Dataset entries:
───

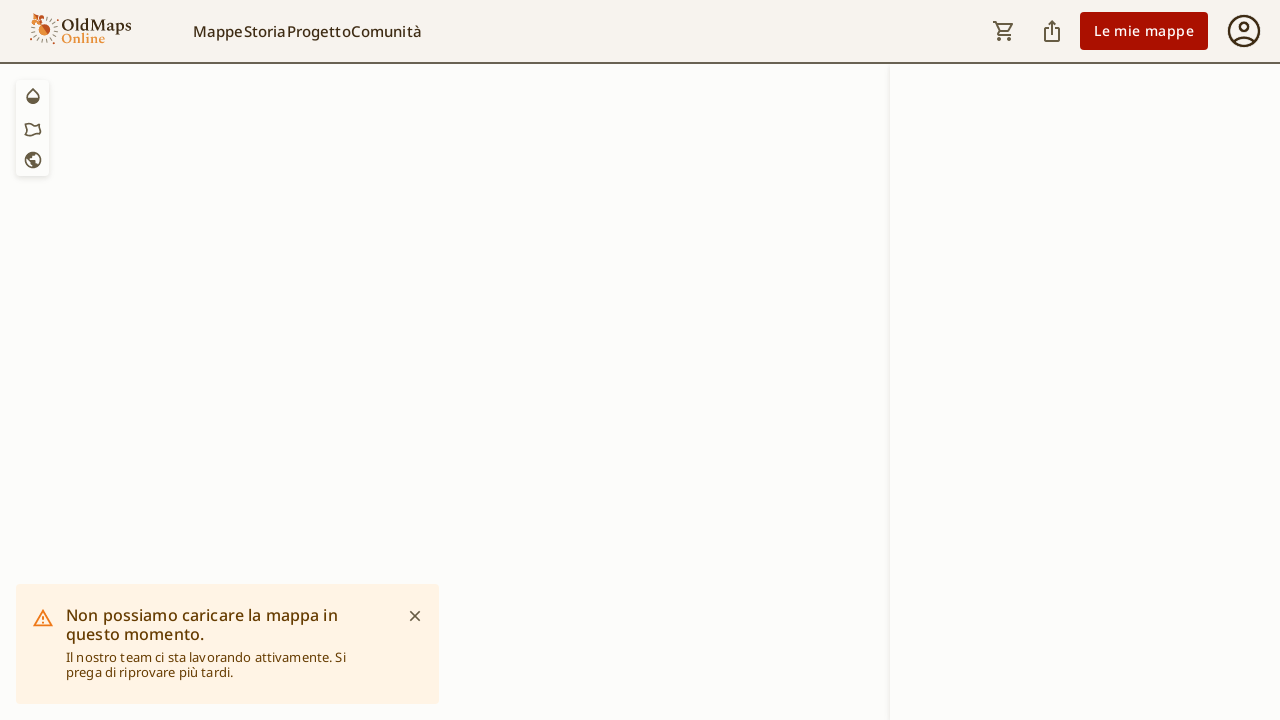

--- FILE ---
content_type: text/x-component
request_url: https://www.oldmapsonline.org/it?_rsc=164cp
body_size: -43
content:
1:["lang","it","d"]
0:["1.0.0",[["children",["lang","it","d"],"children","(map)","children","(timeslider)",["(timeslider)",{"children":["(discover)",{"regionPrintout":["__PAGE__",{"children":["__PAGE__",{}]}],"children":["__PAGE__",{}]}]},"$undefined","$undefined",true],null,null],["children","$1","children","(map)","resultPanel","__PAGE__",["__PAGE__",{"children":["__PAGE__",{}]}],null,null],["children","$1","children","(map)","sidebar","children","children","(discover)",["(discover)",{"children":["__PAGE__",{}]},"$undefined","$undefined",true],null,null],["children","$1","header","children","children","(discover)",["(discover)",{"children":["__PAGE__",{}]}],null,null]]]
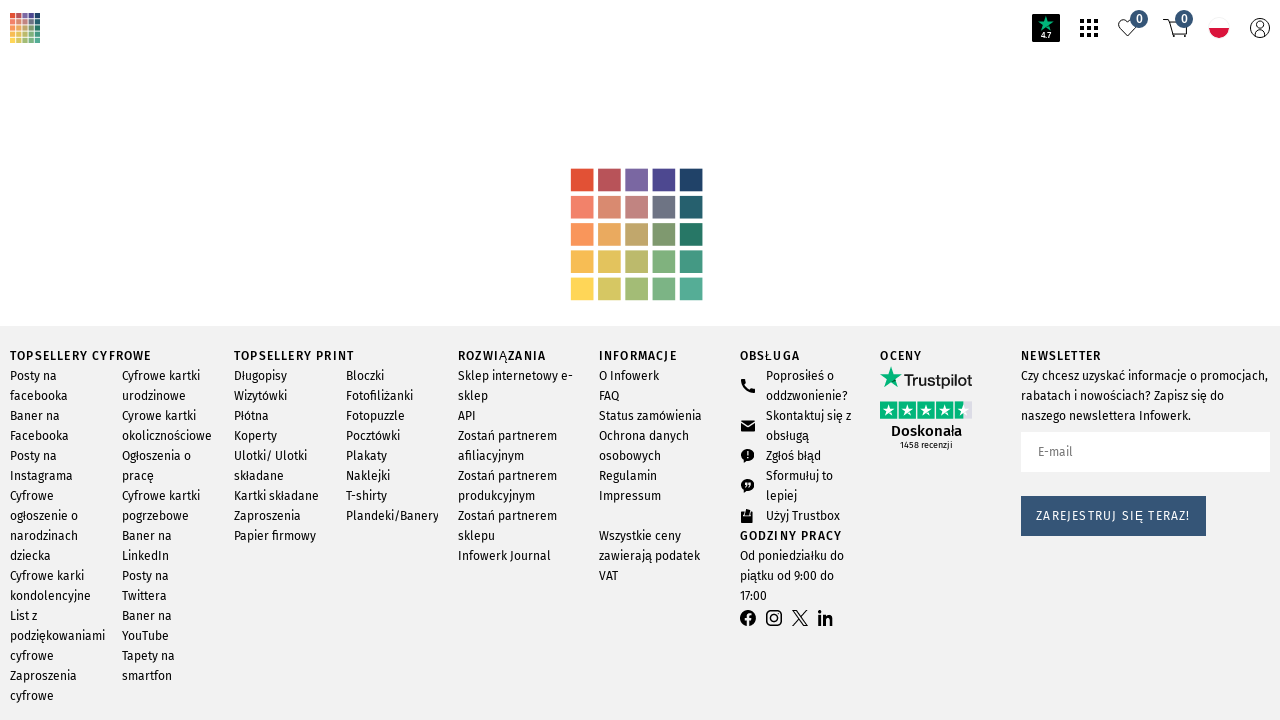

--- FILE ---
content_type: image/svg+xml
request_url: https://infowerk.com/static/images/global_noSprite/country_pl.svg
body_size: -414
content:
<svg xmlns="http://www.w3.org/2000/svg" viewBox="0 0 20 20" xml:space="preserve"><path fill="#FFF" d="M10 0C4.5 0 0 4.5 0 10h20c0-5.5-4.5-10-10-10z"/><path fill="#DA143C" d="M20 10H0c0 5.5 4.5 10 10 10s10-4.5 10-10z"/></svg>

───

- _PROBLEM TO SOLVE_
Each entry is to be output exactly, and no picture is to appear.

- _ANSWER TO THE EXERCISE_
--- FILE ---
content_type: text/x-component
request_url: https://www.oldmapsonline.org/it?_rsc=164cp
body_size: -43
content:
1:["lang","it","d"]
0:["1.0.0",[["children",["lang","it","d"],"children","(map)","children","(timeslider)",["(timeslider)",{"children":["(discover)",{"regionPrintout":["__PAGE__",{"children":["__PAGE__",{}]}],"children":["__PAGE__",{}]}]},"$undefined","$undefined",true],null,null],["children","$1","children","(map)","resultPanel","__PAGE__",["__PAGE__",{"children":["__PAGE__",{}]}],null,null],["children","$1","children","(map)","sidebar","children","children","(discover)",["(discover)",{"children":["__PAGE__",{}]},"$undefined","$undefined",true],null,null],["children","$1","header","children","children","(discover)",["(discover)",{"children":["__PAGE__",{}]}],null,null]]]

--- FILE ---
content_type: image/svg+xml
request_url: https://infowerk.com/static/images/global_noSprite/country_pl.svg
body_size: -414
content:
<svg xmlns="http://www.w3.org/2000/svg" viewBox="0 0 20 20" xml:space="preserve"><path fill="#FFF" d="M10 0C4.5 0 0 4.5 0 10h20c0-5.5-4.5-10-10-10z"/><path fill="#DA143C" d="M20 10H0c0 5.5 4.5 10 10 10s10-4.5 10-10z"/></svg>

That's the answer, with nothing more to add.